Immunefi connects Web3 projects with whitehat hackers who inspect their code and report security vulnerabilities and demand monetary rewards. Sometimes these rewards can be as high as $10 million – a bit unsurprising when so much cryptocurrency is at stake. Most tech companies, including Apple and Microsoft, use a similar bug bounty system, but the practice was rarely used on Web3, in part because hackers can sometimes be more incentivized to steal the money than to report a bug, especially when millions of dollars can be offered.
In the year Imunefi, which launched in December 2020, claims to have paid $60 million to whitehat hackers.

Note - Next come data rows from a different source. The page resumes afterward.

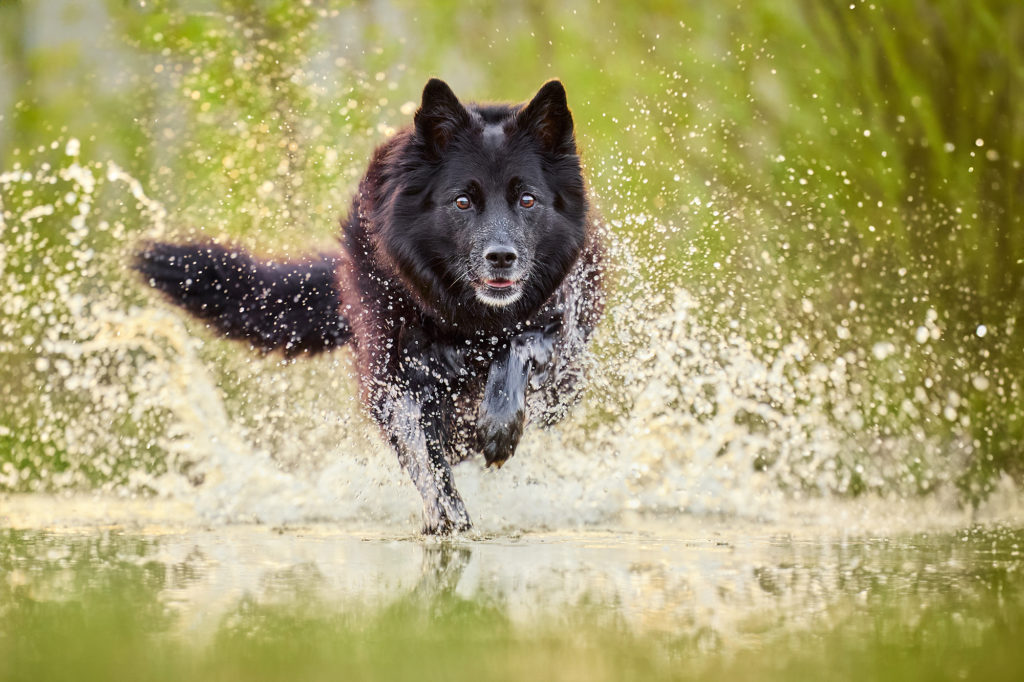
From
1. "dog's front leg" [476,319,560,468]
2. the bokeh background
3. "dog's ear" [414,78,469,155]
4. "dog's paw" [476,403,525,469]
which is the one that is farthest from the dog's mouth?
the bokeh background

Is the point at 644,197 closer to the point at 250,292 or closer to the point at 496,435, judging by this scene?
the point at 250,292

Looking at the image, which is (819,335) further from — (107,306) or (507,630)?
(507,630)

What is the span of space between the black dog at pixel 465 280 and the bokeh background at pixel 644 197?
0.63 m

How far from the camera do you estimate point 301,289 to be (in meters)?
5.17

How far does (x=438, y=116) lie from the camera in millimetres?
4258

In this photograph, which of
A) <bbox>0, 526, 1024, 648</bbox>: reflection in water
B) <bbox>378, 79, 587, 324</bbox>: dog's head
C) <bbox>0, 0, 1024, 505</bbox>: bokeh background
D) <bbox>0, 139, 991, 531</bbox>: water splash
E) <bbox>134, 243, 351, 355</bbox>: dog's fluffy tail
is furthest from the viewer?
<bbox>0, 0, 1024, 505</bbox>: bokeh background

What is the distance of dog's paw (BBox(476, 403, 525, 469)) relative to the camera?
4238 mm

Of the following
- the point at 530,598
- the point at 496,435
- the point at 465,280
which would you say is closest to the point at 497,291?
the point at 465,280

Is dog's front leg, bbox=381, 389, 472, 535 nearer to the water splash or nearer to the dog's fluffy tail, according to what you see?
the water splash

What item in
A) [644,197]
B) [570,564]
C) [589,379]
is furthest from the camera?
[644,197]

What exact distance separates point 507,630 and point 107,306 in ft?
13.2

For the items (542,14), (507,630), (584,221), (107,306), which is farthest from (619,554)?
(542,14)

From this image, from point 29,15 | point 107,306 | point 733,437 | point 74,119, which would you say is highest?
point 29,15

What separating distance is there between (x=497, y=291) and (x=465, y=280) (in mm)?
136
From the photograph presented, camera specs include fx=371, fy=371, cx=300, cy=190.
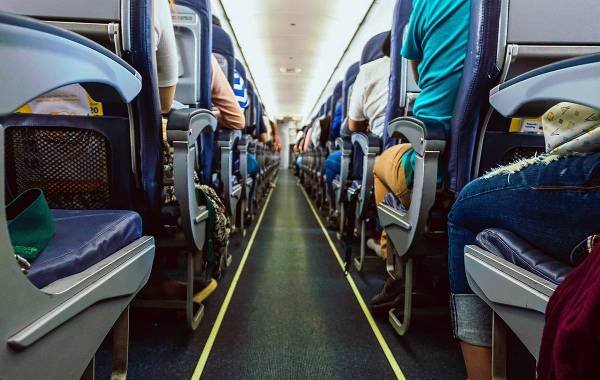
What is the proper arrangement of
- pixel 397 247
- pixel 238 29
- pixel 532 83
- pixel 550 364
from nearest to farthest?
1. pixel 550 364
2. pixel 532 83
3. pixel 397 247
4. pixel 238 29

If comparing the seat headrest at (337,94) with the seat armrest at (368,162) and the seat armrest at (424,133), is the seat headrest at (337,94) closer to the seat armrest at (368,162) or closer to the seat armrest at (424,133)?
the seat armrest at (368,162)

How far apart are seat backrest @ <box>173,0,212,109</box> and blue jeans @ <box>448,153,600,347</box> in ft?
4.48

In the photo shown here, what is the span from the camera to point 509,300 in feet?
2.32

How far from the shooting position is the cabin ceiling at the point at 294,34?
22.7 ft

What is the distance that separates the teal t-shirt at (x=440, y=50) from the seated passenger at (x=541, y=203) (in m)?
0.50

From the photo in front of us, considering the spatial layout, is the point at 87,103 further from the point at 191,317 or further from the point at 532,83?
the point at 532,83

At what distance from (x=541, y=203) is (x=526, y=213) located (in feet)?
0.17

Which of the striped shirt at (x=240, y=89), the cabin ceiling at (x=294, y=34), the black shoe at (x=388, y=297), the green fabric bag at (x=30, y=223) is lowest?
the black shoe at (x=388, y=297)

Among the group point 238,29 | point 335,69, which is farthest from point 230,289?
point 335,69

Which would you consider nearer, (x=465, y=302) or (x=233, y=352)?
(x=465, y=302)

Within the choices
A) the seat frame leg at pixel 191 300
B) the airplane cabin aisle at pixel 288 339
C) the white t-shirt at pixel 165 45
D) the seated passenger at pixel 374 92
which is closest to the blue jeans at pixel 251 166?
the seated passenger at pixel 374 92

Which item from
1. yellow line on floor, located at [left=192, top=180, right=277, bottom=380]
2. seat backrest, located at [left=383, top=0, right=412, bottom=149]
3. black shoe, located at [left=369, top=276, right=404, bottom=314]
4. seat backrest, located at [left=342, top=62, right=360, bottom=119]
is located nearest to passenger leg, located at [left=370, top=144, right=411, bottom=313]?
black shoe, located at [left=369, top=276, right=404, bottom=314]

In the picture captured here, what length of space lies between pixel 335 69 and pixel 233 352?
36.0ft

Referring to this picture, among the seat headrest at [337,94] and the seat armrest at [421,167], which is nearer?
the seat armrest at [421,167]
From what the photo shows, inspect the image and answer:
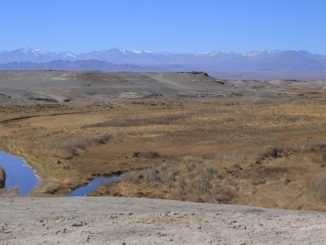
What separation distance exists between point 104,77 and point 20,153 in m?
85.0

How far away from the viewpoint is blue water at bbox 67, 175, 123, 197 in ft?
89.7

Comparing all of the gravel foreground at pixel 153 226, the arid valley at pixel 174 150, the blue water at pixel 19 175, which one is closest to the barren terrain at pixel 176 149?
the arid valley at pixel 174 150

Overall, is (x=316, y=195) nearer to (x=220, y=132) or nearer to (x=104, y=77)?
(x=220, y=132)

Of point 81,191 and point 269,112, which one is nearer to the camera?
point 81,191

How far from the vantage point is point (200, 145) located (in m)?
41.8

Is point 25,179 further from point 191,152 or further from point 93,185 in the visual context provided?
point 191,152

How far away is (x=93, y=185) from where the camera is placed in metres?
29.5

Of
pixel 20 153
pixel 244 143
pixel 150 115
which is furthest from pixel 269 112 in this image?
pixel 20 153

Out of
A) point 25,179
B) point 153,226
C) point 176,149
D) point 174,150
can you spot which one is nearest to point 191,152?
point 174,150

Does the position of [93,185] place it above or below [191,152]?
below

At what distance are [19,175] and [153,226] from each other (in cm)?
1966

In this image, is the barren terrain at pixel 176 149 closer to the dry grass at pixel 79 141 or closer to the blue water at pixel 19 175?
the dry grass at pixel 79 141

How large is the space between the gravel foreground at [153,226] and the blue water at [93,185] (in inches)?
371

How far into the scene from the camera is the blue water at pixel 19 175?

But bug payments in crypt need to work differently than in web 2.0. With $100 million in funds at stake, a $5,000 fee is very small. Therefore, Immunefi has developed a bug bounty standard corresponding to 10% of the risk funds to encourage projects to pay rewards for large vulnerabilities.
That means some huge bug bounties — such as $10 million for vulnerabilities found in Wormhole, a generic messaging protocol, and $6 million for vulnerabilities in Aurora, an Ethereum bridge and scaling solution. This contrasts with Apple’s largest typical bug bounty of $2 million.
CEO and founder Mitchell Amador said in a statement: “Open source and directly monetized exploits make Web3 the most competitive software development space in the world.” By shifting incentives to whitehats, Immunefi has already saved billions of dollars in user funds. Projects in crypto will quickly realize that it is better to use Immunefi than to publicly beg hackers to return funds or pay ransom. We are using this increase to grow our team to meet this big challenge.
But Immunefi has competitors; HackerOne switched from web 2.0 to web3, and Safeheron recently raised $7 million to make private keys more secure.